And Now for a Brief Word From That Other Richard…

Probably feeling a bit overshadowed, Richard Garriott surfaced two days after the WhiteKnightTwo rollout to remind everyone that, unlike Virgin Galactic’s customers, he won’t have to wait another two years for a brief 300-second taste of space travel.

In fact, the son of Skylab’s Owen Garriott will only have to wait another two months before he flies to the International Space Station aboard a Soyuz spacecraft on October 12. Instead of spending $200,000 for five minutes of weightlessness aboard SpaceShipTwo, the millionaire software developer will spend $3 million per day for the 10-day trip into orbit. 

In this update from MSNBC, Garriott explains how the $30 million joyride will eat up the “majority” of the fortune he’s accumulated developing medieval fantasy games. Since “majority” can mean anything from 50.01 to 99.99 percent, that really doesn’t tell us very much. It’s highly likely the millionaut will make a good amount of that back in terms of publicity, speaking fees and the like.

The other interesting piece of news: Garriott will carry “the immortality drive” to the space station.
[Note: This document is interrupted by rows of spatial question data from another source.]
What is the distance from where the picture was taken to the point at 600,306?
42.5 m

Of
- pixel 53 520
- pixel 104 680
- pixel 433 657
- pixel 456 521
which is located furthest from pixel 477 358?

The article describes it as “a computer project that will include a list of humanity’s greatest achievements, digitized human DNA and personal messages from Earthlings. The program will be stored on the space station in case calamity were to one day wipe out Earth.”

They will basically use ISS as a backup drive for the planet. There’s some merit to it. You want some record of your civilization. However, in the worst-case scenario, it doesn’t do very much.

Imagine something awful going wrong on Earth while Garriott is up on his orbital vacation. He’s stuck with five colleagues on a station that can’t survive very long without ground support, which has been wiped out along with everything else. The crew might have difficulty even getting back to Earth - providing there was anything to return home to. Meanwhile, they have no capability to start again on the moon, Mars or anywhere else.

Would the stranded astronauts spend their last few months ruminating over the contents of the ironically-named Immortality Drive, wondering how such a grand civilization could be so rapidly and utterly destroyed?  What would it be like to look down on Earth every day, knowing that everyone and everything you ever knew was gone? How would you prepare for the end as the station’s food and water began to run out?

In video games, there are always “cheats” that can allow players to fight another day. Know the right codes, and you can go into the “God mode” of invulnerability or obtain an almost infinite amount of resources. Real life is a little different.